When we first acquire a new system, or replace a system, we know what the operating parameters as well as what the systems purpose is. However as time progresses, what will happen is that human interaction and needs will require for the alteration or modification of the system to fit the current mission or demand. By changing operating parameters or modifying the system as a whole or one of the subsystems we can expose new risks due to the non-standard use of the system. Without a proper risk assessment, one can be put into an uneasy situation.
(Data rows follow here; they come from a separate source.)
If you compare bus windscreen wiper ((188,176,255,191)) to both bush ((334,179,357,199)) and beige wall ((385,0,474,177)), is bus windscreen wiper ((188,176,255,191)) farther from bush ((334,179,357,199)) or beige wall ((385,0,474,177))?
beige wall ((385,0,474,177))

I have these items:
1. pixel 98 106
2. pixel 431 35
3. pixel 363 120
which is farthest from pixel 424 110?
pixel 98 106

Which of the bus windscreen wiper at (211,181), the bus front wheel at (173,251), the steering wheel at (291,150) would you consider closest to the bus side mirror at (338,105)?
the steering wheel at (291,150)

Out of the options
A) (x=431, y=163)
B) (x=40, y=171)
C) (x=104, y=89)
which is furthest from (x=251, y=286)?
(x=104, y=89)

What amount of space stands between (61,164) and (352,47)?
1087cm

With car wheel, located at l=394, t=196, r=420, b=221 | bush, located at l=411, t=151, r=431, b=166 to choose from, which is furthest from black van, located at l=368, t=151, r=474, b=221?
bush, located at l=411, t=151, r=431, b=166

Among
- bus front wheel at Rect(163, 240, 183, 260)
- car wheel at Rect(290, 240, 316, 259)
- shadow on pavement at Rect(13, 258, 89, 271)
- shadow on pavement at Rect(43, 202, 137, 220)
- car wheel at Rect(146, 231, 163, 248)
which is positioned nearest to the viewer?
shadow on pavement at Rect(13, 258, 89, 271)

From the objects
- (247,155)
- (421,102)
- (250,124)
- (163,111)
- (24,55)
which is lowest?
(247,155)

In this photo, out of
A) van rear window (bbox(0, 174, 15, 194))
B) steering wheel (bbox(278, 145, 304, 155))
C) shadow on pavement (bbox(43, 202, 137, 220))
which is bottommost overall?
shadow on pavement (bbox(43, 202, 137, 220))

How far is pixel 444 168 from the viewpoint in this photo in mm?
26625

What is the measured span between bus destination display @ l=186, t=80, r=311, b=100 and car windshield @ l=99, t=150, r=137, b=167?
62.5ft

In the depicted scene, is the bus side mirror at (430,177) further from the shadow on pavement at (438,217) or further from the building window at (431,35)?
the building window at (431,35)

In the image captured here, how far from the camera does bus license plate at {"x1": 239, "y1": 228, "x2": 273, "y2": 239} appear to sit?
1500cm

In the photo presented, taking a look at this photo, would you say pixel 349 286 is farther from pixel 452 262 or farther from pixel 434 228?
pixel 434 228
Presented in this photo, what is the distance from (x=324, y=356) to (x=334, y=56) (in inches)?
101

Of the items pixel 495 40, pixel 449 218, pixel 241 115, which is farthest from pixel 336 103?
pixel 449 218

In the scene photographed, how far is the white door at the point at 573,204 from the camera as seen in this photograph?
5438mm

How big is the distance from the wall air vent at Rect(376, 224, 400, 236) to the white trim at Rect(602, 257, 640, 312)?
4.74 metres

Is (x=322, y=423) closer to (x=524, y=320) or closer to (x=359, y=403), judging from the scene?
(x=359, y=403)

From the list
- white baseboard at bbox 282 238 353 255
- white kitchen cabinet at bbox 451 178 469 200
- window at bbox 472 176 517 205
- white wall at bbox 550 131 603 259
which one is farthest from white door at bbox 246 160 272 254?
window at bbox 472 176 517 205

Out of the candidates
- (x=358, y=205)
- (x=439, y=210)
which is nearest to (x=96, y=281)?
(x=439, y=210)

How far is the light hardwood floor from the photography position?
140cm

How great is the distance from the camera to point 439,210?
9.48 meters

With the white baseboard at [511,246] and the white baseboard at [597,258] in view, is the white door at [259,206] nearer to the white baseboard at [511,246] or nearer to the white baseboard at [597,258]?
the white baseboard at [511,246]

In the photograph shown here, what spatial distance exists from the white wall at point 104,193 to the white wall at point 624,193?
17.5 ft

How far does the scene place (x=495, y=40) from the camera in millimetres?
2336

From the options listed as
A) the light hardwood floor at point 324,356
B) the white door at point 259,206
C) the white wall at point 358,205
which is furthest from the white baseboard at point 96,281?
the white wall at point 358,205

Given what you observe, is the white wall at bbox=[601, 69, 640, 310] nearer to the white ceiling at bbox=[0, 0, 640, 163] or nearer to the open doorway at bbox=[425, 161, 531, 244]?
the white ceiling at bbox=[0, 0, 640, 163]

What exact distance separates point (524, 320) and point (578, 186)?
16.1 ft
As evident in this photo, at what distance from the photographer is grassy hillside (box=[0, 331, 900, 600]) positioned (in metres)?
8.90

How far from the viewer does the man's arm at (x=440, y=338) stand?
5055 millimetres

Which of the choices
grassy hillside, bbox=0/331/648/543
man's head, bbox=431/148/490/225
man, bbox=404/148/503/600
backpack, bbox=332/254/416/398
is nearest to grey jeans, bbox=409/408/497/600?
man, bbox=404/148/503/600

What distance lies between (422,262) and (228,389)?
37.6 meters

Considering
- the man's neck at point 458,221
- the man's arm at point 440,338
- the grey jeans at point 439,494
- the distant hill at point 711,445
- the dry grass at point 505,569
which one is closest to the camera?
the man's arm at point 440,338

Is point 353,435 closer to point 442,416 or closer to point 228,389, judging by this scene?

For example here at the flight training department we use the Piper Arrow, as our single engine complex trainer. The term Complex means an aircraft that has retractable landing gear, wing flaps, and a constant speed propeller. However the only portion that we want to focus on right now is the landing gear, since the gear retracts and stows into the fuselage during flight to improve performance it must also come down at the end of the flight to allow the airplane to land. However because of human interaction, there is the risk of the aircraft landing gear up if the pilot were to not remember to extend the gear on approach to landing. To help mitigate this risk from becoming a mishap due to our large operation, we installed radio altimeters and an aural (speech) alerting system that would alert us of the gear not being down and locked. However since this was a modification to the current gear alerting system, we had to go through multiple modifications to the aural alert system.
Thus in conclusion, the systems in use are usually either evolving as our needs for the system change, or we replace the old system with a new one. However the replacement of a system can be costly and thus modifications or additions are more attractive means of expanding the life cycle of a system. We however want to take note that we want to try and keep tabs on new risks and hazards arising from these additional subsystems.